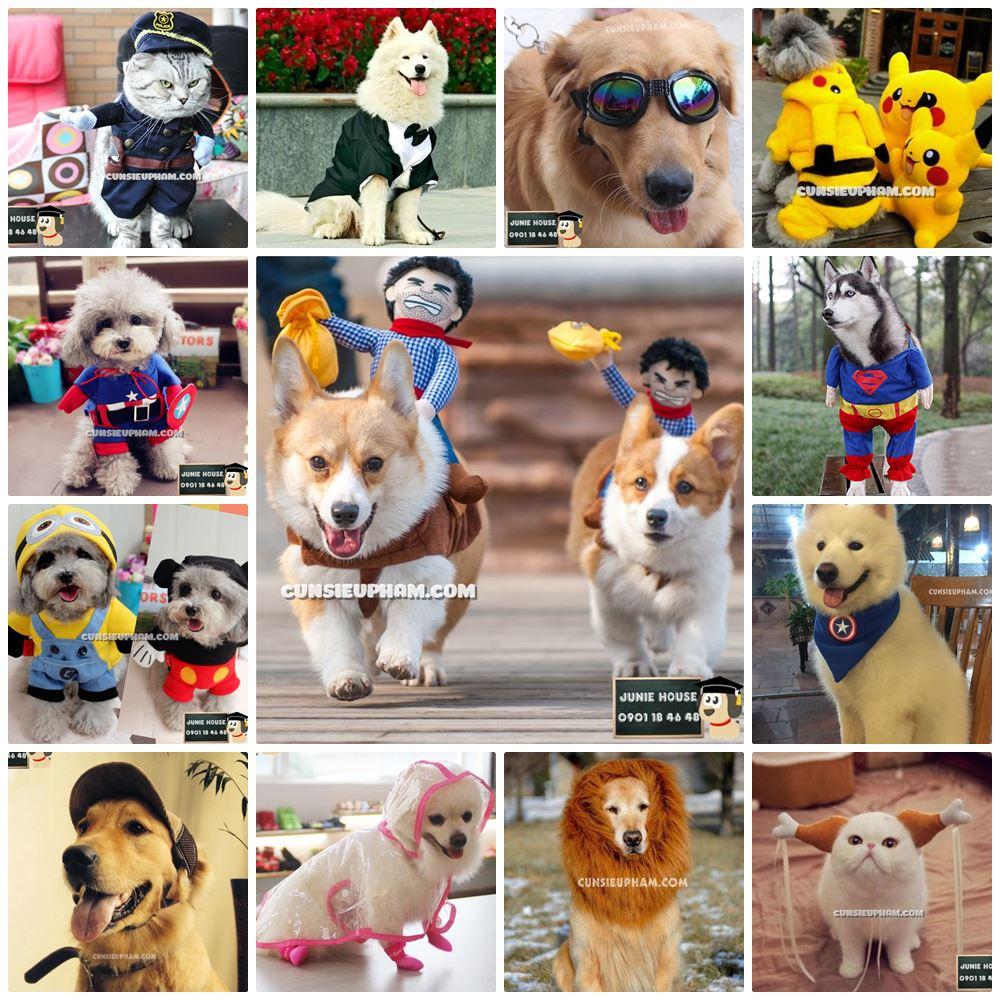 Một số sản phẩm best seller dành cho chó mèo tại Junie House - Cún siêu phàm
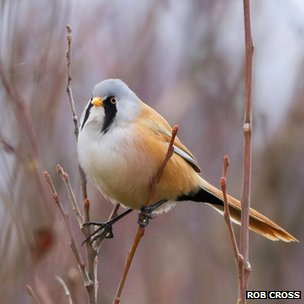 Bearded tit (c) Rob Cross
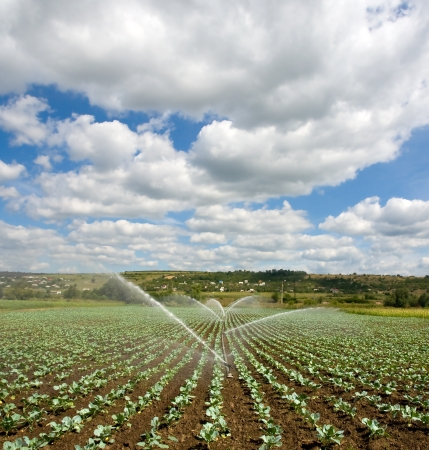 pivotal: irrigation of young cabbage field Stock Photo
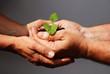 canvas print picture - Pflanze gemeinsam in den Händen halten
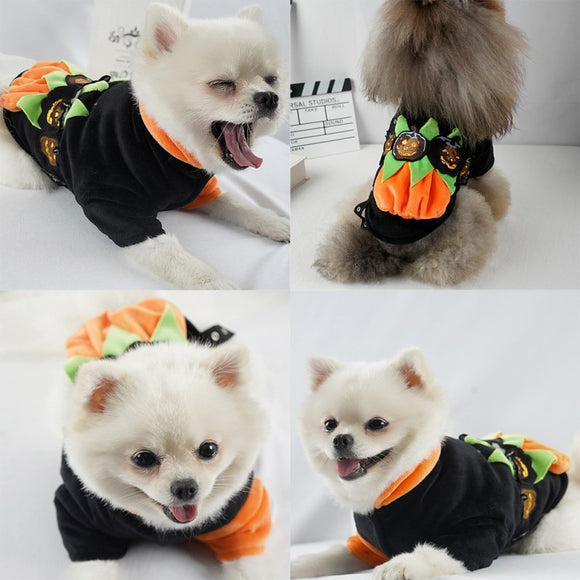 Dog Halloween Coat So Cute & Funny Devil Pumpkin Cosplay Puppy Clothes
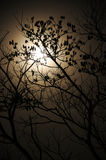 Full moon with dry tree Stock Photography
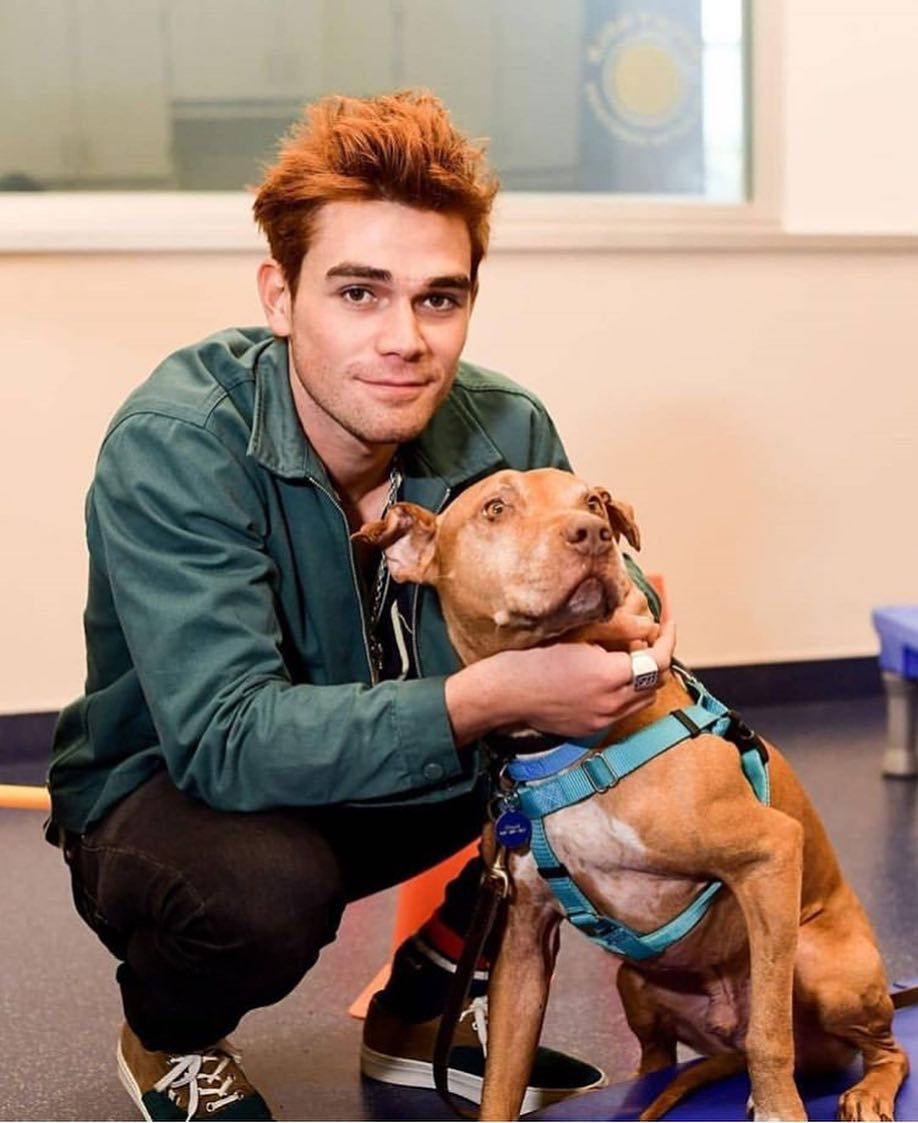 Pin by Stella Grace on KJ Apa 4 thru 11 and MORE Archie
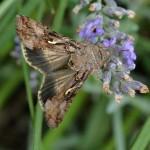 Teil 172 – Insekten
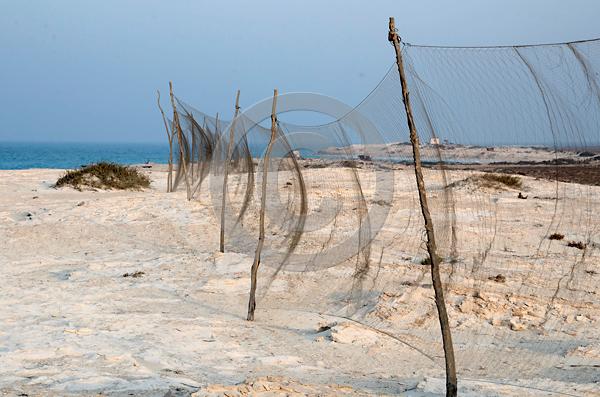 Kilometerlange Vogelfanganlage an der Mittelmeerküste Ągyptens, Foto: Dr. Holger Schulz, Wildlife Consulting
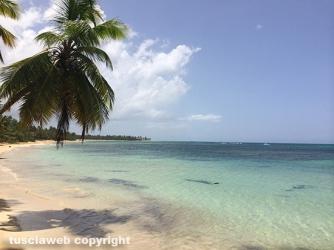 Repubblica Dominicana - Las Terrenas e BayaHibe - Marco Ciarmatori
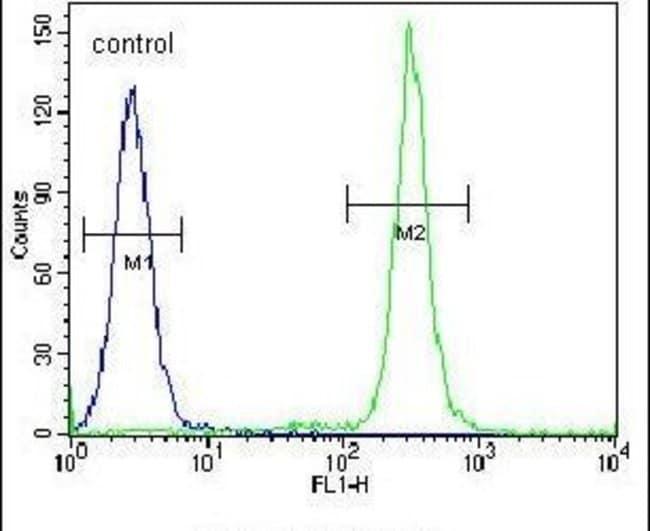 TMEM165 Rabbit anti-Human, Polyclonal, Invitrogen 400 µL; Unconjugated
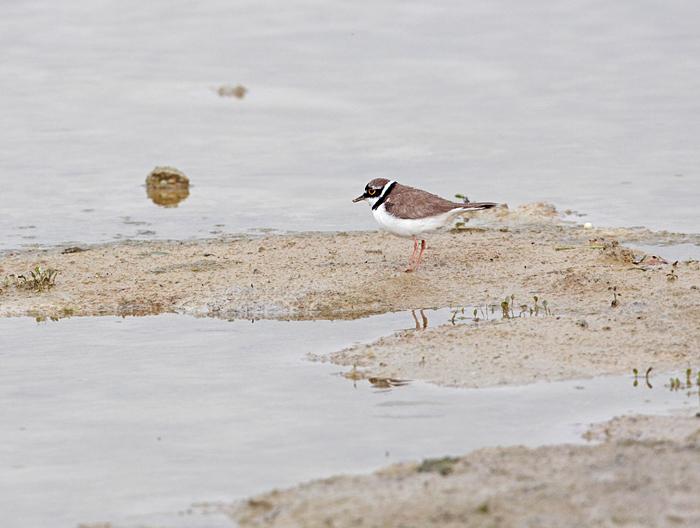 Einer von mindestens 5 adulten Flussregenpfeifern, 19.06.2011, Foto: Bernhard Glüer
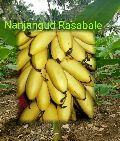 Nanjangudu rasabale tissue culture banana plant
============
Directions:
Everything in the listing above must be restated word for word, except the images.

Answer below:
 Một số sản phẩm best seller dành cho chó mèo tại Junie House - Cún siêu phàm
 Bearded tit (c) Rob Cross
 pivotal: irrigation of young cabbage field Stock Photo
 canvas print picture - Pflanze gemeinsam in den Händen halten
 Dog Halloween Coat So Cute & Funny Devil Pumpkin Cosplay Puppy Clothes
 Full moon with dry tree Stock Photography
 Pin by Stella Grace on KJ Apa 4 thru 11 and MORE Archie
 Teil 172 – Insekten
 Kilometerlange Vogelfanganlage an der Mittelmeerküste Ągyptens, Foto: Dr. Holger Schulz, Wildlife Consulting
 Repubblica Dominicana - Las Terrenas e BayaHibe - Marco Ciarmatori
 TMEM165 Rabbit anti-Human, Polyclonal, Invitrogen 400 µL; Unconjugated
 Einer von mindestens 5 adulten Flussregenpfeifern, 19.06.2011, Foto: Bernhard Glüer
 Nanjangudu rasabale tissue culture banana plant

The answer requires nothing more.